# Extracted entries
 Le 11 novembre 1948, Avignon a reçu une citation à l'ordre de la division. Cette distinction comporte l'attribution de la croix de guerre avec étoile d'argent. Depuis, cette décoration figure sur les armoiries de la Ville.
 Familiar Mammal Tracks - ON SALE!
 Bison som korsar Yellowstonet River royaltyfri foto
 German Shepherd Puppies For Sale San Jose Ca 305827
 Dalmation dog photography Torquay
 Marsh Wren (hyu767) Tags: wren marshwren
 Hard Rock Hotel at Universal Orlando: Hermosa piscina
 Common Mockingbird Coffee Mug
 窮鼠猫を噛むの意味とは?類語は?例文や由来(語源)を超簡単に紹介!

# Problem to solve
The full listing must be retyped precisely, with no line left out.

# Your response
 Le 11 novembre 1948, Avignon a reçu une citation à l'ordre de la division. Cette distinction comporte l'attribution de la croix de guerre avec étoile d'argent. Depuis, cette décoration figure sur les armoiries de la Ville.
 Familiar Mammal Tracks - ON SALE!
 Bison som korsar Yellowstonet River royaltyfri foto
 German Shepherd Puppies For Sale San Jose Ca 305827
 Dalmation dog photography Torquay
 Marsh Wren (hyu767) Tags: wren marshwren
 Hard Rock Hotel at Universal Orlando: Hermosa piscina
 Common Mockingbird Coffee Mug
 窮鼠猫を噛むの意味とは?類語は?例文や由来(語源)を超簡単に紹介!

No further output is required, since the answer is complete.